(Spatial reasoning question data)
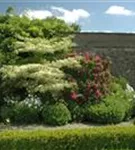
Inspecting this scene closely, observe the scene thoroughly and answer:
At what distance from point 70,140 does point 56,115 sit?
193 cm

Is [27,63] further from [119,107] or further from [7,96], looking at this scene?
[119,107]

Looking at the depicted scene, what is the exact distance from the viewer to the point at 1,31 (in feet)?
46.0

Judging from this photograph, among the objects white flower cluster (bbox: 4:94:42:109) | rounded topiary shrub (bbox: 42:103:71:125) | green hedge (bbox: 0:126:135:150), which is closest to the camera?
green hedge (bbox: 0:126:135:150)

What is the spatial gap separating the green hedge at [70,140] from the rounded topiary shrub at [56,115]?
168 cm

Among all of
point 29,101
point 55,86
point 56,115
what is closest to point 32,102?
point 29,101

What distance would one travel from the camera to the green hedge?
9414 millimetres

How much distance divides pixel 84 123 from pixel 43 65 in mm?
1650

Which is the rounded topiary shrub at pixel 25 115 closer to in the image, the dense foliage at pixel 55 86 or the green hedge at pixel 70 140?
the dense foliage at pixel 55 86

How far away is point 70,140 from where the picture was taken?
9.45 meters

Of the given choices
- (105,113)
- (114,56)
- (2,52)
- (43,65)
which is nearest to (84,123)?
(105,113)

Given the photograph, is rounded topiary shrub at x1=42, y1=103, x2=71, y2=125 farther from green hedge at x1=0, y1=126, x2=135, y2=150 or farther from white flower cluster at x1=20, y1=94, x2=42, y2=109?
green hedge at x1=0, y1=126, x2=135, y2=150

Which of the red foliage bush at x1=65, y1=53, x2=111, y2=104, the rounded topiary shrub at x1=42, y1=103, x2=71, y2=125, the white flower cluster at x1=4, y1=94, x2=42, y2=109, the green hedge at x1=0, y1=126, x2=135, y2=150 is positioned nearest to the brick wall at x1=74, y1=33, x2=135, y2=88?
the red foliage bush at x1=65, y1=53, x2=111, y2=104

* [To do]: Reproduce word for word every line of the items from the line containing "How much distance" through the end of the items.

* [Written response]:
How much distance divides pixel 84 123 from pixel 43 65 in mm?
1650

Which is the rounded topiary shrub at pixel 25 115 closer to in the image, the dense foliage at pixel 55 86 or the green hedge at pixel 70 140?
the dense foliage at pixel 55 86

How far away is point 70,140 from where the picture was taken?
9.45 meters

Of the given choices
- (105,113)
- (114,56)
- (2,52)
- (43,65)
which is nearest to (84,123)?
(105,113)

Given the photograph, is rounded topiary shrub at x1=42, y1=103, x2=71, y2=125 farther from green hedge at x1=0, y1=126, x2=135, y2=150 or farther from white flower cluster at x1=20, y1=94, x2=42, y2=109?
green hedge at x1=0, y1=126, x2=135, y2=150

Which of the red foliage bush at x1=65, y1=53, x2=111, y2=104, the rounded topiary shrub at x1=42, y1=103, x2=71, y2=125, the white flower cluster at x1=4, y1=94, x2=42, y2=109, the green hedge at x1=0, y1=126, x2=135, y2=150 is positioned nearest to the brick wall at x1=74, y1=33, x2=135, y2=88?
the red foliage bush at x1=65, y1=53, x2=111, y2=104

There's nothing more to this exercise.